広島名物のお好み焼きに欠かせないソース。中でも代表的な「オタフクソース」(本社・広島市)が今春、栃木県日光市に進出した。

 なぜ日光? 東日本に広島お好み焼きが広がったのか。

 看板が新しいオタフクソース日光工場を訪れた。緑に囲まれた敷地に足を踏み入れると、スパイシーな香りが漂ってきた。工場長の吉田裕章さん(43)が案内してくれた。

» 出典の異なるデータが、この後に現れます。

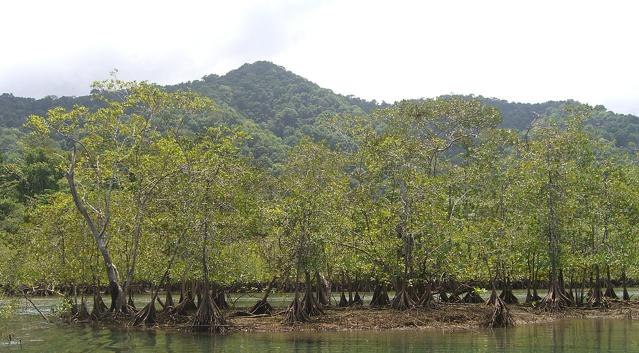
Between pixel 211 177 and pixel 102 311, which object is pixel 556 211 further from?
pixel 102 311

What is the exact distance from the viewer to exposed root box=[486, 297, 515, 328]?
2750cm

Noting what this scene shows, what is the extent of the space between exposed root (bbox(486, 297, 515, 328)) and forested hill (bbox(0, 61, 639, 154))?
56666 mm

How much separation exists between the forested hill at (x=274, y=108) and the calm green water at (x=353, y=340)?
5658 cm

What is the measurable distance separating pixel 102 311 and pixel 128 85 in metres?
10.9

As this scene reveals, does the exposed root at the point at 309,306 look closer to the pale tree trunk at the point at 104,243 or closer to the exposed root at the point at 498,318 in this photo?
the exposed root at the point at 498,318

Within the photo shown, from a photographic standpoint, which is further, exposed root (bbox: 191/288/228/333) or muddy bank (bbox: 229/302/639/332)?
muddy bank (bbox: 229/302/639/332)

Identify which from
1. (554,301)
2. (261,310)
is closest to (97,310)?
(261,310)

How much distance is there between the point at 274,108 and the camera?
123 meters

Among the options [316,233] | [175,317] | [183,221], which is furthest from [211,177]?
[175,317]

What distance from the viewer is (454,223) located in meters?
31.0

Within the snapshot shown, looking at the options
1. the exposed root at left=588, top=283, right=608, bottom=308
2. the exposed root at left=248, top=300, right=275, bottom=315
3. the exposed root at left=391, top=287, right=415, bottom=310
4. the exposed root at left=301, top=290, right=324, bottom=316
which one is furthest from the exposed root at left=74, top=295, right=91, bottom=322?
the exposed root at left=588, top=283, right=608, bottom=308

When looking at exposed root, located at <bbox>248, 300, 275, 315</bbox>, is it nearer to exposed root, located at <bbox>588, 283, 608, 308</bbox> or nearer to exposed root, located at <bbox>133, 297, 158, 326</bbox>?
exposed root, located at <bbox>133, 297, 158, 326</bbox>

 吉田さんは生粋の広島人。子ども時代からお好み焼きを食べて育った。「週末になると父が仕切って作ってくれた」

 日光工場は1991年、ペンギンマークのユニオンソースがおいしい水にひかれて同地に整備した。2005年、ユニオンソースはオタフクソースと提携して傘下に入り、今年4月1日付で吸収合併された。

社長「粉モノ文化を広める」
 オタフクソースの佐々木孝富社長(52)は「栃木は首都圏に近く重要な拠点となる。東日本でのシェア拡大につなげたい」と合併の意義を語った。ユニオンブランド商品は今後も継続していく。

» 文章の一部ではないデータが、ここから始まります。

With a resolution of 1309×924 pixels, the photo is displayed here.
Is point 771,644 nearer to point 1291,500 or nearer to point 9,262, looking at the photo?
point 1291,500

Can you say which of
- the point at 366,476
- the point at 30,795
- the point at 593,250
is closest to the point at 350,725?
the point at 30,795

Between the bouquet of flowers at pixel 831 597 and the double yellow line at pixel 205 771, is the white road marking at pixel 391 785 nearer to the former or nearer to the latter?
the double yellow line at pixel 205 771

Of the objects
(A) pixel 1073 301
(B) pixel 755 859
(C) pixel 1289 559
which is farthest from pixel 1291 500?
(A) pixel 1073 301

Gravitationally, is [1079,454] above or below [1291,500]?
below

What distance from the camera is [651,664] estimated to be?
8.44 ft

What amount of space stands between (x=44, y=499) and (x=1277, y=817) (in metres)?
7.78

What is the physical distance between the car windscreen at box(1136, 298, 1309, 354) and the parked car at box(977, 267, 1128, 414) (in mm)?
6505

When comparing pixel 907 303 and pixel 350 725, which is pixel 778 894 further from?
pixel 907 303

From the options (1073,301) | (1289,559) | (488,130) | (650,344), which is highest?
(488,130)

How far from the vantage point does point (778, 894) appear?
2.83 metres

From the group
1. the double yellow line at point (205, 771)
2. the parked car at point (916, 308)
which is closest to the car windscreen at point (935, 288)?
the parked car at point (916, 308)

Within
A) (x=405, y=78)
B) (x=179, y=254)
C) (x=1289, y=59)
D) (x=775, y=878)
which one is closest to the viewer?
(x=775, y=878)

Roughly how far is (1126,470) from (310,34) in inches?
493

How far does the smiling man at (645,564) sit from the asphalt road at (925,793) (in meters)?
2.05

 日光工場の年間生産量は約6500キロリットル。オタフク全体の約17%を占める。両ブランドでは製法が異なり、ユニオンブランドの商品は全体の4分の1ほどにとどまる。

 ただ、この工場では同じソースでもお好み焼きソースは製造していない。「お好みソースを作っている場所が広島であるというメッセージを大事にしている」と佐々木社長。「私たちはお好み焼き、粉モノ文化を広めることに情熱を傾けてきた」

 お好み焼き普及にも力を入れているオタフクは、「お好み焼士」という社内資格を設けている。資格は技術・経験・人格など会社を代表するお好み焼き専門家のマイスター(上級)、コーディネーター(中級)、インストラクター(初級)。コーディネーター資格を持つ吉田さんは「オタフクに入社したら、まずお好み焼きの作り方を研修で教わります」と笑った。

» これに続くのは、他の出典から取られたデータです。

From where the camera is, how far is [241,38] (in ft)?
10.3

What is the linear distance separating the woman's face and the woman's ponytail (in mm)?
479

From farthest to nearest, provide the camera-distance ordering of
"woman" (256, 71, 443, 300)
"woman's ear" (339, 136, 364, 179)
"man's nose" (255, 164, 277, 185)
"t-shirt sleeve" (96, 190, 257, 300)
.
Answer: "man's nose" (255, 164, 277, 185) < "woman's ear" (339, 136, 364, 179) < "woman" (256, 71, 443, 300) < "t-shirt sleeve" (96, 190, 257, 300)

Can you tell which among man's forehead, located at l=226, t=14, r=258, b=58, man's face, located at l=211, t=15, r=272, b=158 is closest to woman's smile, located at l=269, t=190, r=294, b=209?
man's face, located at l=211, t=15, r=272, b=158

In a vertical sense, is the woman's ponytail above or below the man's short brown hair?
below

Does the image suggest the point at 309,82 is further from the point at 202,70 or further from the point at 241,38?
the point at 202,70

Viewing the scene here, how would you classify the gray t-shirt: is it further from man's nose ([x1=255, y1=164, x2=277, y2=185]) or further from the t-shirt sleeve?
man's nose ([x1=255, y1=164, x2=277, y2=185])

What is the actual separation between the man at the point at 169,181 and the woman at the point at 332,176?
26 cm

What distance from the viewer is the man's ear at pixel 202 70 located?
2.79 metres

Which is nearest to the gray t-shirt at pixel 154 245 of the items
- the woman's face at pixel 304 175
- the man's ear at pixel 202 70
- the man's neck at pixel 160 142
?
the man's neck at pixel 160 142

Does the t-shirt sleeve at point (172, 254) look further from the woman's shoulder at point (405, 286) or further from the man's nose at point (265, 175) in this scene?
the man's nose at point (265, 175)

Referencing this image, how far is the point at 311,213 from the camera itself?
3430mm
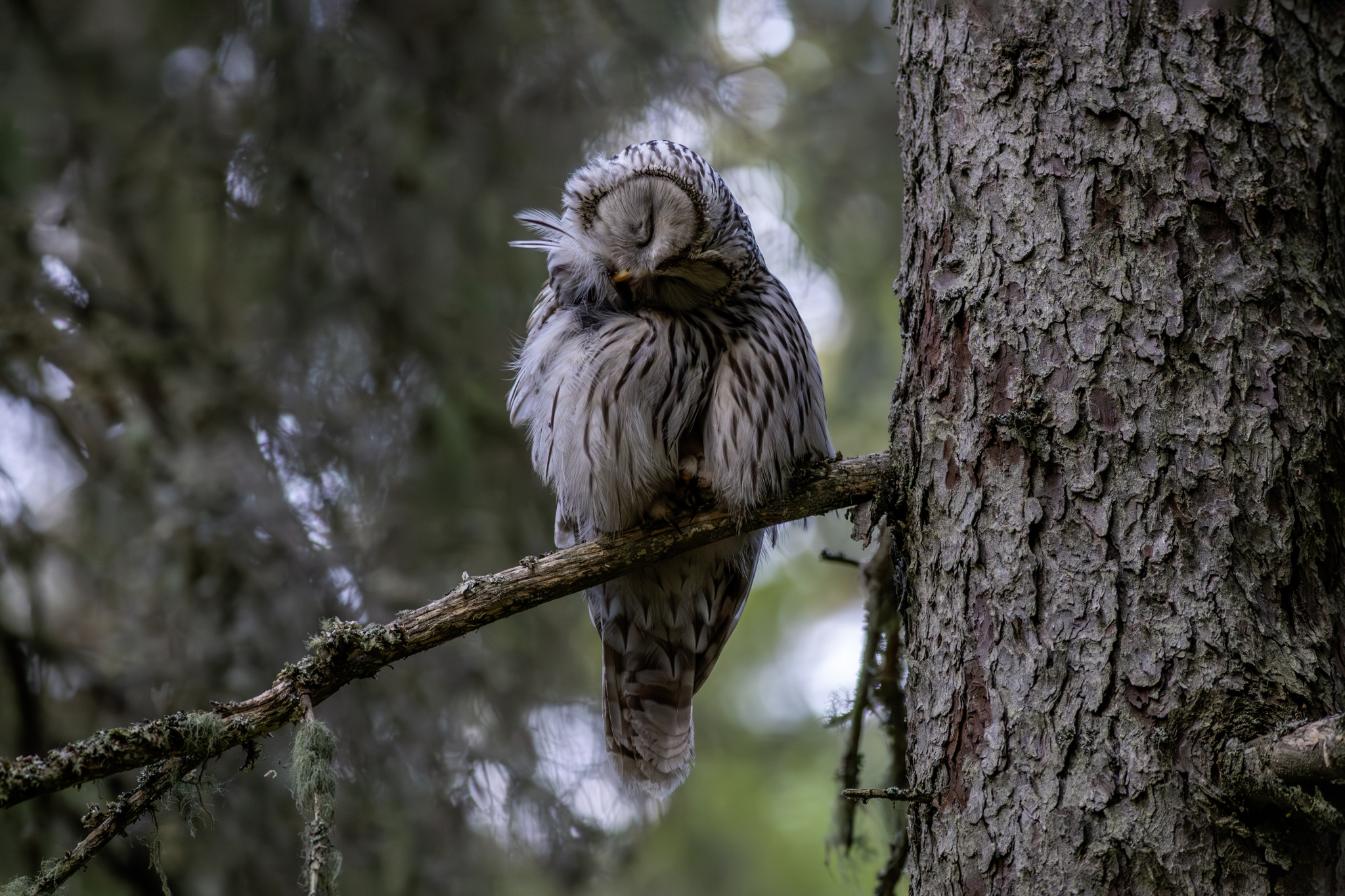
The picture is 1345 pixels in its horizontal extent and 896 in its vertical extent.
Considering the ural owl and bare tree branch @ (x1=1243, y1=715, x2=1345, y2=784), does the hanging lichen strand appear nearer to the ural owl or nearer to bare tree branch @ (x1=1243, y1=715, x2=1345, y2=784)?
the ural owl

 ユニオン時代から工場見学には年間に地元の小学生ら約500人が訪れてきた。19年11月にリニューアルして解説用の展示パネルを設けてウェブ予約も開始。だが、コロナ禍が起こり、半年もたたず見学は中止となった。

コロナ禍需要増 お好み焼きソース欠品も
 工場見学では、野菜から抽出したスープ製造や味の調整、容器に詰めるまでの工程を通路から見ることができる。セージやシナモンなどの香辛料を自らひいて香りの体験も可能だ。試食コーナーでは、ソースの味を味わえるように串カツやパスタなどを出しているという。